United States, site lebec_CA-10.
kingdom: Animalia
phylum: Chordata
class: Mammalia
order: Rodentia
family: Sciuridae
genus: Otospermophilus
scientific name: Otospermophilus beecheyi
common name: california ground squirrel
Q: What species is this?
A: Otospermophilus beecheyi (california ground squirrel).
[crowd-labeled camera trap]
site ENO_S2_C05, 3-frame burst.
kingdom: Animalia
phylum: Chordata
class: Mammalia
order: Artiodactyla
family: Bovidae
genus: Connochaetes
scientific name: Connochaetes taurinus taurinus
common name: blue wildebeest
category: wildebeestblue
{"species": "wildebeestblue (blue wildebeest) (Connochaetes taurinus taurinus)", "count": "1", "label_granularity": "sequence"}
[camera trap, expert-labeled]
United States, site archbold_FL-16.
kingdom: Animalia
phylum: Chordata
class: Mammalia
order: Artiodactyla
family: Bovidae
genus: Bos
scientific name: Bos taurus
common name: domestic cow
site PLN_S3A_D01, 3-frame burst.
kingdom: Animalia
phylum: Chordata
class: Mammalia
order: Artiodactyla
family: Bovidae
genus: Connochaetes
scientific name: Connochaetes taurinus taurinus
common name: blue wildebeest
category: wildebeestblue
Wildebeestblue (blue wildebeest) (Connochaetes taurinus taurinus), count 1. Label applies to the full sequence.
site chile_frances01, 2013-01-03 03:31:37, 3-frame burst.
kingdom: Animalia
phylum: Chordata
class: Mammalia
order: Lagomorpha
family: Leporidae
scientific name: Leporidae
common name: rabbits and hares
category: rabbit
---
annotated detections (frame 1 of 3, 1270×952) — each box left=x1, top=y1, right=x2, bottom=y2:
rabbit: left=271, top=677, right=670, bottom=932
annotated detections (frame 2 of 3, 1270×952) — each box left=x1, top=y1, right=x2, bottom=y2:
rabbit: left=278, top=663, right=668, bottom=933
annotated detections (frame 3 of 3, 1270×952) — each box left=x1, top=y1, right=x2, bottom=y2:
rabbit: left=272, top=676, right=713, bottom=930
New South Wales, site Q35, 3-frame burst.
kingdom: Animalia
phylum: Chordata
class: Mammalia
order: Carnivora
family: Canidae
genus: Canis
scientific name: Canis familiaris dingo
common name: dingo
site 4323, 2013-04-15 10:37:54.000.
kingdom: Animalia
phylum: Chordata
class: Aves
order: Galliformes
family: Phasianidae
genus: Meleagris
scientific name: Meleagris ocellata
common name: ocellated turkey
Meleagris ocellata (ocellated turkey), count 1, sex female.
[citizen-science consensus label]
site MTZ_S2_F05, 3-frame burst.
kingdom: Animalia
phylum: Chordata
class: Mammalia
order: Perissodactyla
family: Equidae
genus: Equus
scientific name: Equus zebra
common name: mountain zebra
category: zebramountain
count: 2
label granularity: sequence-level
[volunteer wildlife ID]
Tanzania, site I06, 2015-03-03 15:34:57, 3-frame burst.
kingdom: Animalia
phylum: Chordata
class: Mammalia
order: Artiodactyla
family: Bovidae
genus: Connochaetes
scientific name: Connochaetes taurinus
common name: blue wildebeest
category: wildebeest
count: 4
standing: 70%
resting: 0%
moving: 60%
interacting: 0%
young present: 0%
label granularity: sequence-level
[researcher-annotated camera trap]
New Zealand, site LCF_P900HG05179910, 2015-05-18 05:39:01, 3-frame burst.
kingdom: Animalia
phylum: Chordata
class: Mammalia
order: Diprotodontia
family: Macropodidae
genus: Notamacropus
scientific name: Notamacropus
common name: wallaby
----
> _The task_
Your task is to transcribe the line containing "Tanzania, site I06, 2015-03-03" and every line after it, through the last line of the data, exactly as written and with nothing more.

> _Output for this exercise_
Tanzania, site I06, 2015-03-03 15:34:57, 3-frame burst.
kingdom: Animalia
phylum: Chordata
class: Mammalia
order: Artiodactyla
family: Bovidae
genus: Connochaetes
scientific name: Connochaetes taurinus
common name: blue wildebeest
category: wildebeest
count: 4
standing: 70%
resting: 0%
moving: 60%
interacting: 0%
young present: 0%
label granularity: sequence-level
[researcher-annotated camera trap]
New Zealand, site LCF_P900HG05179910, 2015-05-18 05:39:01, 3-frame burst.
kingdom: Animalia
phylum: Chordata
class: Mammalia
order: Diprotodontia
family: Macropodidae
genus: Notamacropus
scientific name: Notamacropus
common name: wallaby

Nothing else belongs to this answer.